Lucia didn’t move. “What?”
“We don’t have time, Lucia. We have to go.”
No, she didn’t think so.
“I’m not going anywhere, Ren. What is wrong?”
When he didn’t answer her, she followed the path he had taken out of the bathroom. A quick peek at the sliding doors leading out to the small veranda told her Diego was still safe and playing happily. The veranda’s railing was too high for him to climb over, and the railings were close enough together that he couldn’t slide through them, either. They didn’t put any chairs out there just to make sure he wouldn’t try to climb up on one and fall over the railing, too.
With the sliding doors closed, he also couldn’t hear their conversation.
Renzo headed for the short hallway that led into the two bedrooms. Lucia didn’t even think about it, she followed him without question. Standing in the doorway, she watched as he yanked the dresser in their bedroom open without care.
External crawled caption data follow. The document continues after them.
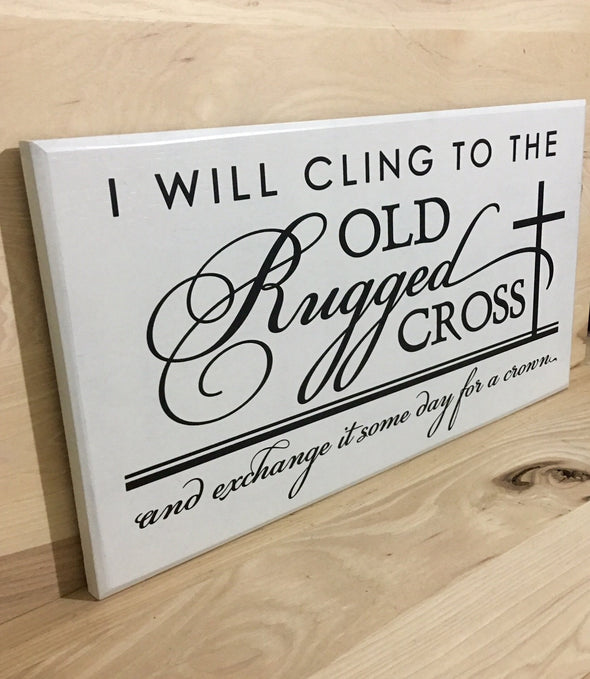 Old Rugged cross religious wooden sign with black lettering.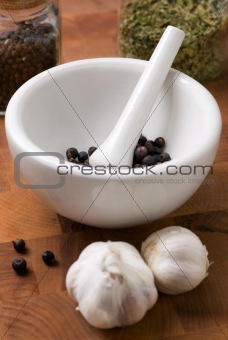 Juniper in mortar and pestle with garlic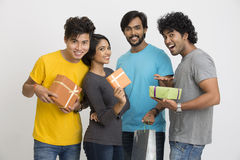 Group of Indian young friends holding gift boxes Stock Photos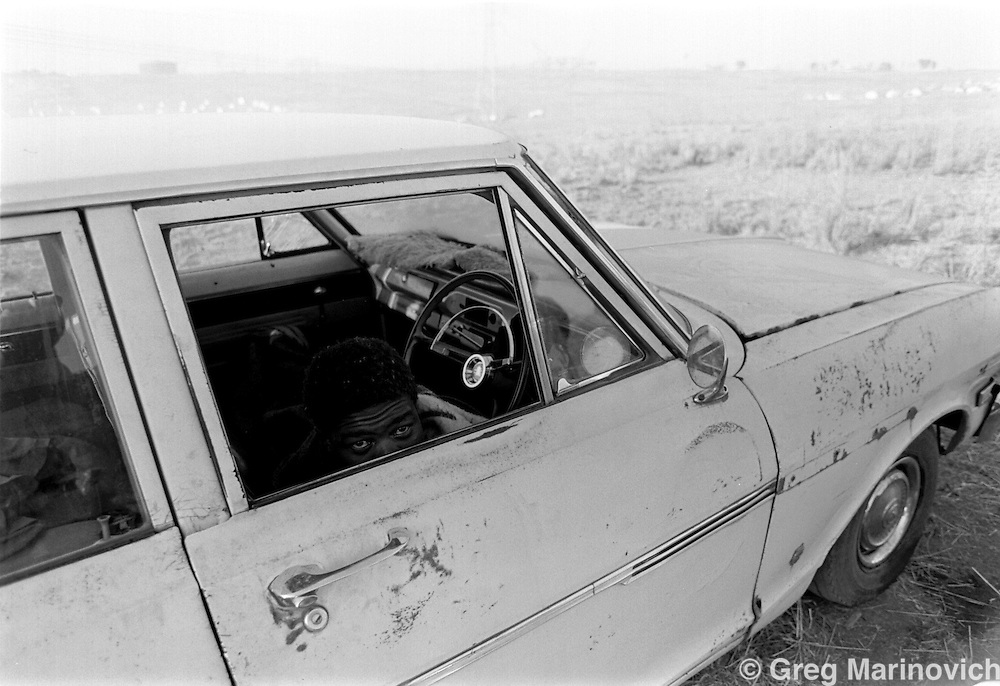 Ivory Park, South Africa, Aug 1991.  A man wakes up after spending the night in a car after police demolished the illegal shack she erected near Tembia, Transvaal, some 15km from Johannesburg. (Photo by Greg Marinovich)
Some of the clothes they’d unpacked and put into the drawers spilled onto the floor, but he didn’t seem to care.
His mind was on something else.
Lucia felt like hers was just starting to catch up to speed.
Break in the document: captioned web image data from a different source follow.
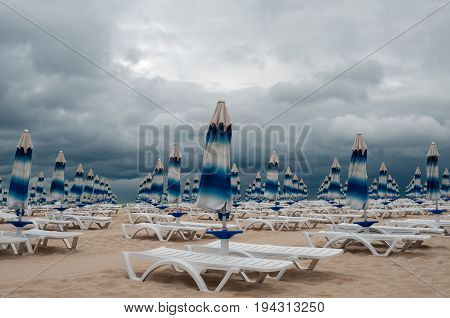 Bad weather. Closed beach sunshades against gray sky background.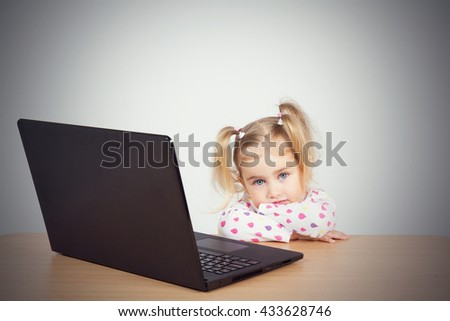 little girl at the computer. Sitting at the table. - stock photo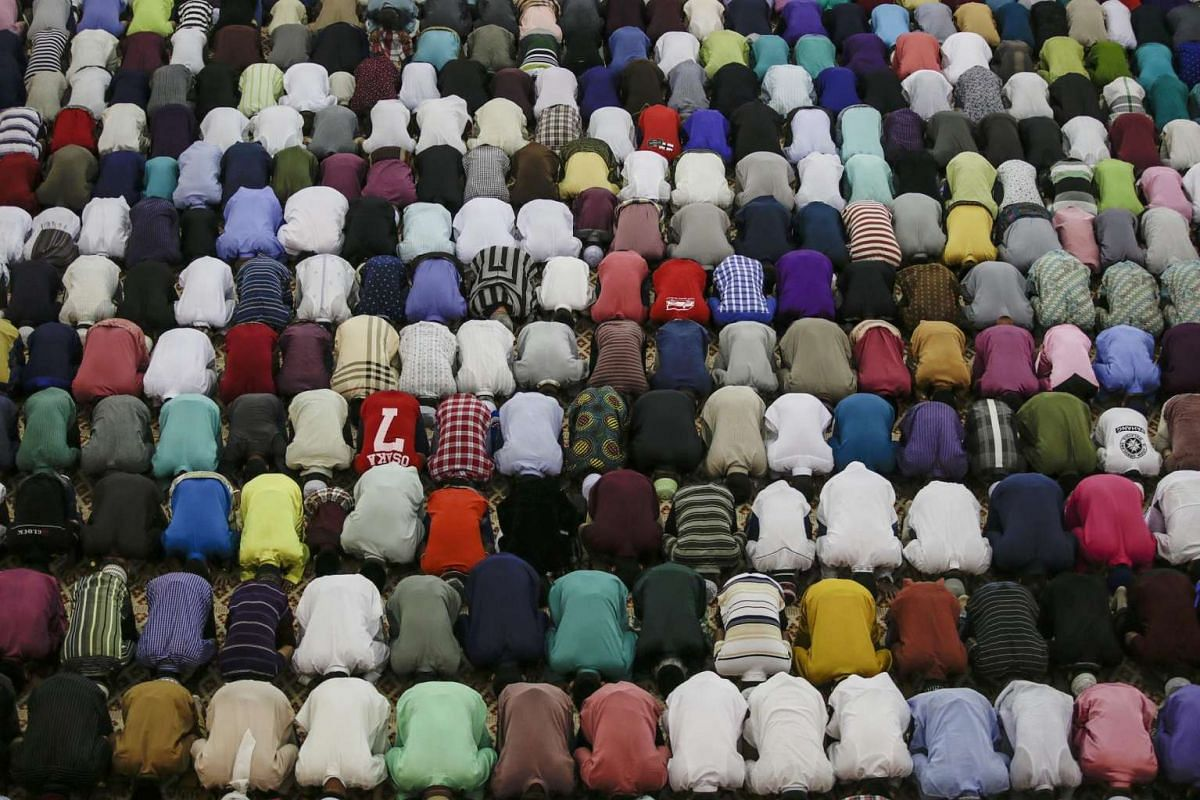 Malaysian Muslims offer Eid al-Fitr prayers at the National mosque in Kuala Lumpur on July 6, 2016.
“What are you doing?” she demanded.
Renzo didn’t even turn to look at her as he replied, “What the fuck does it look like?”
She didn’t want to answer.
She didn’t want to know.
They’d decided, hadn’t they? They said they weren’t doing this anymore. They couldn’t—it wasn’t good for Diego. They’d said.
Renzo kept moving inside the room even as Lucia stayed frozen in the doorway. He went to the closet, yanking out the two black duffle bags she didn’t want to see again, if ever. Throwing them uncaringly to the bed, Renzo finally turned to look at her. He widened his arms, as if silently asking, What are you doing standing there?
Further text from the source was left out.